* Start Text provided *

There could be a site which has hundreds/thousands of PARSE examples, 
documents, and active forums, just like there are for regexp, this 
is how rich PARSE is... but alas there is not.
Gerard
12-Jul-2011
[3688x3]
I think the same about every different aspect of REBOL for newbies. 
this is what misses from the actual doc. 


When we limit ourselves to use REBOL as another procedural orand 
 functional language, it's relatively easy to master but when we 
have to delve more deeply into other aspects which would require 
more tools - or a more precedently acquired deepness about languages 
internals (kike globals storage allocastion and representation vs 
local ones in contexts and functions for example or even the bind 
mechanism - then there is some missing parts.


And I agree, this is the same for Parse and the way constructs have 
to be thought to eventually become a master  at creating new patterns 
easily - not mimicing others without learning (this is the first 
step nevertheless - whatever we are using which is new and we never 
met before ) ... 


Carl already resolved some part of this challenge with his Cookbook 
and How-to guides but more material needs to be covered and parse 
fits this need ... 


Not to formal and not too informal is the rule and the way to go 
from my POV.  : )
I think this is why one of his last Blog's post asked for some PARSE 
idioms - but not a lot were submitted - this could be a real starter 
to help him put new docs online - when he will find some time after 
R3 is beta released ...


But the best time to have new ideas is when we modify something and 
since PARSE has been modified, then may be some nimimal doc in between 
could be released to start many of us in the right direction ...
May be just extracting some parse rules from older work already running 
well would help us - at least pointing the material to us with some 
nice comments about what has been done (but often the problem domain 
and all is needed to solve it causes some noise preventing learnerd 
to distinguish the trees from the forest ... 

This is how most of us learned as far as now, isn't it ? ;-)
Maxim
12-Jul-2011
[3691x2]
yeah, I think for now, just having a dedicated rebol-parsing site 
which tries to market itself independently of REBOL would be nice.

* End Text provided *
* Start Supplied entries *

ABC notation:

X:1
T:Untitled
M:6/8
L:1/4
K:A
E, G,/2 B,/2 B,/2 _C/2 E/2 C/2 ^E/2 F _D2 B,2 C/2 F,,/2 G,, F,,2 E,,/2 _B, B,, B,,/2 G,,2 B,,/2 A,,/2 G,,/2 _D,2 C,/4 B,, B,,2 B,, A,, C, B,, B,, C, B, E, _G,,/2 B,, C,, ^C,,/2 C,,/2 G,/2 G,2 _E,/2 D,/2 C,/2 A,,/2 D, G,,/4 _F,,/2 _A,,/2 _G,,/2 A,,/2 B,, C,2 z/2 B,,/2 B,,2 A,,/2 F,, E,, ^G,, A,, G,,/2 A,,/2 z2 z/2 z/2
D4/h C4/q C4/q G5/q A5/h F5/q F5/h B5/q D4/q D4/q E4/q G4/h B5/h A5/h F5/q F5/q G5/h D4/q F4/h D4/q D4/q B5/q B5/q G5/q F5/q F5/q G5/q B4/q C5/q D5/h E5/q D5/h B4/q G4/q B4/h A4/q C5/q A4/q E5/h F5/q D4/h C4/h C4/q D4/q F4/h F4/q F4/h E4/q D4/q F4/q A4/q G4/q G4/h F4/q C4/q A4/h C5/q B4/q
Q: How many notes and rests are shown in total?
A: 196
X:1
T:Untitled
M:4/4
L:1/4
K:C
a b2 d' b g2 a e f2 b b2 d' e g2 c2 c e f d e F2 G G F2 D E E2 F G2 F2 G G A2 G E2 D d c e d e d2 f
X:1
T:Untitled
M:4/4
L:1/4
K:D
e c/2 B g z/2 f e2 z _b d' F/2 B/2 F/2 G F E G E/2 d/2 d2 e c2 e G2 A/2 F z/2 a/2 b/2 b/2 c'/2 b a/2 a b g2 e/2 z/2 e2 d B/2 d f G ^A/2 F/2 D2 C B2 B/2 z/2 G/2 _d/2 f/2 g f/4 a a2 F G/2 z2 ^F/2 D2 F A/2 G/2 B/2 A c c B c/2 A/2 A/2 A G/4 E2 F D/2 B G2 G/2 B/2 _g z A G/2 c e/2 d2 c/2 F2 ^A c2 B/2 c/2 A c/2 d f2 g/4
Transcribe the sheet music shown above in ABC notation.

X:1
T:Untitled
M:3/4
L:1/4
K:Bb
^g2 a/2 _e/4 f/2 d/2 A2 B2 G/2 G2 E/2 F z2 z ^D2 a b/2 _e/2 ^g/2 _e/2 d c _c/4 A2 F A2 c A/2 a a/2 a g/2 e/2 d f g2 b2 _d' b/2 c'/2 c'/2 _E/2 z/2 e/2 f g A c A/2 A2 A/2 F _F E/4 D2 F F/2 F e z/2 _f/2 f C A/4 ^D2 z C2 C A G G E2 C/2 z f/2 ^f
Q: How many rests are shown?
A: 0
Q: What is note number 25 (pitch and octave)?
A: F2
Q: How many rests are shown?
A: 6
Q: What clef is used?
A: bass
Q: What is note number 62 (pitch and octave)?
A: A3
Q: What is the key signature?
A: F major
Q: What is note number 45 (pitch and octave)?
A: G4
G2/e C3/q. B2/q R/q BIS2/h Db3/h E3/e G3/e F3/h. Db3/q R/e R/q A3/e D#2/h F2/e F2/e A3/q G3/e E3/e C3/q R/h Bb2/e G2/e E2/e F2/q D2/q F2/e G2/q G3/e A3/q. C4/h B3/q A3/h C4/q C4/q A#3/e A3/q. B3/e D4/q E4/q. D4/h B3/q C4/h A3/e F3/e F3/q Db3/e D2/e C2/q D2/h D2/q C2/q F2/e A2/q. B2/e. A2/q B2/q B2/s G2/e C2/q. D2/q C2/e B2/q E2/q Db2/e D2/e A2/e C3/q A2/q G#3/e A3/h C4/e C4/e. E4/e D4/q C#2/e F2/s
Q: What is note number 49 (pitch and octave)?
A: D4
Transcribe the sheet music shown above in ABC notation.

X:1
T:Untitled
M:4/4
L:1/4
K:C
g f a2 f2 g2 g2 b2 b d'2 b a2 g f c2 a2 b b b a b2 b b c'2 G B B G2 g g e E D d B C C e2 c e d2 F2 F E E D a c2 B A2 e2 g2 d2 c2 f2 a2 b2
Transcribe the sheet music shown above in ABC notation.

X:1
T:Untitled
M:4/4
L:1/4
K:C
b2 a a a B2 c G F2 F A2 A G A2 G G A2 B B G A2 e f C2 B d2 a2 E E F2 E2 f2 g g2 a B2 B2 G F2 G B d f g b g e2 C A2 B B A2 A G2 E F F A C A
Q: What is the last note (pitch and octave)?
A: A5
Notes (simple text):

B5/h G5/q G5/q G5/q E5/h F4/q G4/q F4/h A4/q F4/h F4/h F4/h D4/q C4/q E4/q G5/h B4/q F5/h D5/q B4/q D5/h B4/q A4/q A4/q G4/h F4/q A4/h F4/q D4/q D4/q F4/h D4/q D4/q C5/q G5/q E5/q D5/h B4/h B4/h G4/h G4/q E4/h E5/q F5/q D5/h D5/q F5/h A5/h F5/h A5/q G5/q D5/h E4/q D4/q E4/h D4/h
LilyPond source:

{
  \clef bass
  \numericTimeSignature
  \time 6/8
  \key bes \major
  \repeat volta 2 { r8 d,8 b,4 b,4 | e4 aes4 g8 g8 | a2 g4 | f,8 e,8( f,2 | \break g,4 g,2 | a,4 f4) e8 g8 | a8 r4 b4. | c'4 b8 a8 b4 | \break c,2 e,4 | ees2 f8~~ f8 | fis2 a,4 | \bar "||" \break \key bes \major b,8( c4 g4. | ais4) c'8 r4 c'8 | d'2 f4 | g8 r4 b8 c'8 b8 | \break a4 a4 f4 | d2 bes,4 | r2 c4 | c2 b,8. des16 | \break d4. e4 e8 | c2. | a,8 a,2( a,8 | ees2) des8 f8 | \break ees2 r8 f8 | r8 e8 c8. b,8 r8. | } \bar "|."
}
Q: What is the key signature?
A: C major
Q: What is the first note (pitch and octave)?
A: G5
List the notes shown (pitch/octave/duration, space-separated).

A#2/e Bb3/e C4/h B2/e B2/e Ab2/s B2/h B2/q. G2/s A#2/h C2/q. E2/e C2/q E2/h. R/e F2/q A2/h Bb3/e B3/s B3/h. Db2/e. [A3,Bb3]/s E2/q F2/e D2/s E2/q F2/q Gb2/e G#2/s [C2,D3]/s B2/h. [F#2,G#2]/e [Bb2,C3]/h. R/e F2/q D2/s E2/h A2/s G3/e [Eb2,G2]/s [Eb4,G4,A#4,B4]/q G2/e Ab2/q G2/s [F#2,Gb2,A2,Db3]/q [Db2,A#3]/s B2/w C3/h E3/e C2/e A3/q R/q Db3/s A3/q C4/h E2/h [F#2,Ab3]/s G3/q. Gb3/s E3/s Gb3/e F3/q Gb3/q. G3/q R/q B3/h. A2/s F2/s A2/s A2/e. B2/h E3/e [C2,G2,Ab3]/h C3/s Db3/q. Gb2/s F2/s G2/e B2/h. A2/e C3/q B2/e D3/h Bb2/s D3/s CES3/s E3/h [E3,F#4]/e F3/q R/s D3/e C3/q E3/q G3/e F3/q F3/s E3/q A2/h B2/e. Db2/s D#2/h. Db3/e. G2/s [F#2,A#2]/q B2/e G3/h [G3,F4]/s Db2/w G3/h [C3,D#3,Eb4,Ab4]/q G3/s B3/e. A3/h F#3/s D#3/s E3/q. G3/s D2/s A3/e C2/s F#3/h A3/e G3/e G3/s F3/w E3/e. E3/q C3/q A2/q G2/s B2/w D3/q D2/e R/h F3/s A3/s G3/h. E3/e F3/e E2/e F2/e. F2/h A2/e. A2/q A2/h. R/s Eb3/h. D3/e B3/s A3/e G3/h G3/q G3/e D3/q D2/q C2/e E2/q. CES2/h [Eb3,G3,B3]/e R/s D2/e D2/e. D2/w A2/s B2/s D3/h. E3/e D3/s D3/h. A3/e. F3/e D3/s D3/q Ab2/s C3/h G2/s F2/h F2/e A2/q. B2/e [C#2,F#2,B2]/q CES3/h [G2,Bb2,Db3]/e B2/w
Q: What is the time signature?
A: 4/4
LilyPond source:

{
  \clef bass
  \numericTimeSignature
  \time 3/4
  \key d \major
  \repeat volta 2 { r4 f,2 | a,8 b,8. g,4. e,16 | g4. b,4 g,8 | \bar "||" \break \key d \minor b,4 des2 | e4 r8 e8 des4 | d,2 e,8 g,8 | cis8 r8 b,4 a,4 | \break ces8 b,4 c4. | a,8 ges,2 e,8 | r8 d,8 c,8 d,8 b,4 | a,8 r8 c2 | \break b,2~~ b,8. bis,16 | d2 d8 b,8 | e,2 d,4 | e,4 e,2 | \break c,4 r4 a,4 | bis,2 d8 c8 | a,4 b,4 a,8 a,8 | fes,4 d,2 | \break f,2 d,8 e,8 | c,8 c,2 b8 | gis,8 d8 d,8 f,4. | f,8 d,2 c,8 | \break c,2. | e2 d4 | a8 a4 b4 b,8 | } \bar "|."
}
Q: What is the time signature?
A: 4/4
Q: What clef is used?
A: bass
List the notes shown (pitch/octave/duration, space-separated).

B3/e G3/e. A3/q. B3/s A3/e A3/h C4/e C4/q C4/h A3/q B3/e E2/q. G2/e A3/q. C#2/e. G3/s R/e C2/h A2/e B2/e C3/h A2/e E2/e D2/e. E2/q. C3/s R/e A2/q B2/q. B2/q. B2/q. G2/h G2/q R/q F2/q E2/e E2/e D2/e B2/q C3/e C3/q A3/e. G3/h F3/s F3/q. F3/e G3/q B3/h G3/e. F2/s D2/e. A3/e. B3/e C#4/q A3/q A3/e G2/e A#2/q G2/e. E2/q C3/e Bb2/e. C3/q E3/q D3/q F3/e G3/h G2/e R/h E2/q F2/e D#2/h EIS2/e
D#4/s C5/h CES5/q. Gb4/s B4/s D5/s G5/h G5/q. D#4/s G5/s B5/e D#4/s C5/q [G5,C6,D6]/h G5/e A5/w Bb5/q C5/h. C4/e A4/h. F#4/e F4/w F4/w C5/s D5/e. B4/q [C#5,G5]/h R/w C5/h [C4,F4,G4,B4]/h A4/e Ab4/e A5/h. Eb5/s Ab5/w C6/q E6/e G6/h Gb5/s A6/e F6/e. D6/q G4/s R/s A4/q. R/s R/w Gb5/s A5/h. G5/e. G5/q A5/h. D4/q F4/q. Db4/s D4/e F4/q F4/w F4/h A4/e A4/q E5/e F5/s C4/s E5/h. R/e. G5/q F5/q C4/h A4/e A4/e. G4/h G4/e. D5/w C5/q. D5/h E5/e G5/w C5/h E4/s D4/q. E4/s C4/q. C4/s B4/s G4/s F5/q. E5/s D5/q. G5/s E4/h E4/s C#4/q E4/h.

* End Supplied entries *

- Short exercise
Carry on the forum discussion above about learning and documenting REBOL's PARSE from the point where it stops.

- Task result
  by independently, I mean that its content is valuable enough that 
it attracts new users to REBOL.


REBOL parsing is still one of still most powerfull feature and a 
lot of techies out there would use it if they new it existed.
... still one of *its* most powerfull ...
james_nak
12-Jul-2011
[3693]
This was a great discussion on an important topic. When I look at 
the participant's names and think, man, if you guys think it's hard, 
just think what it is for the regular person. :-) Last week I wrote 
a simple x-10 dialect and used the info from reboltutorial to get 
me started and I often go back to www.codeconscious.com/rebol/parse-tutorial.html 
 for Brett's "sort of" parse tutorial. But you're right, to get answers 
to "why" something doesn't work would be helpful. It may seem obvious 
to Ladislav, but my friend I know you are a genius. I remember your 
presentation at the first devcon and wondering, "What in the world 
did that guy say?"
Maxim
12-Jul-2011
[3694]
yeah, All of Brett's pages are awesome.
james_nak
12-Jul-2011
[3695]
In a way, they have been the standard for a lot of my inquiries. 
I think it's because I personally learn best by example. I know some, 
if not most of you can actually figure things out given some information. 
It seems so logical, and it is.
Maxim
12-Jul-2011
[3696]
it took me years before I decided to tackle a real PARSE problem. 
 it was painfull to learn, but once its done, I realized that PARSEing 
is actually quite easy.  much moreso than regexp at least.
Ladislav
12-Jul-2011
[3697x2]
words, wishes...


Did you contribute to the above mentioned dedicated RT-independent 
rebol-parsing compendium?
(that was meant especially for Max, as a question)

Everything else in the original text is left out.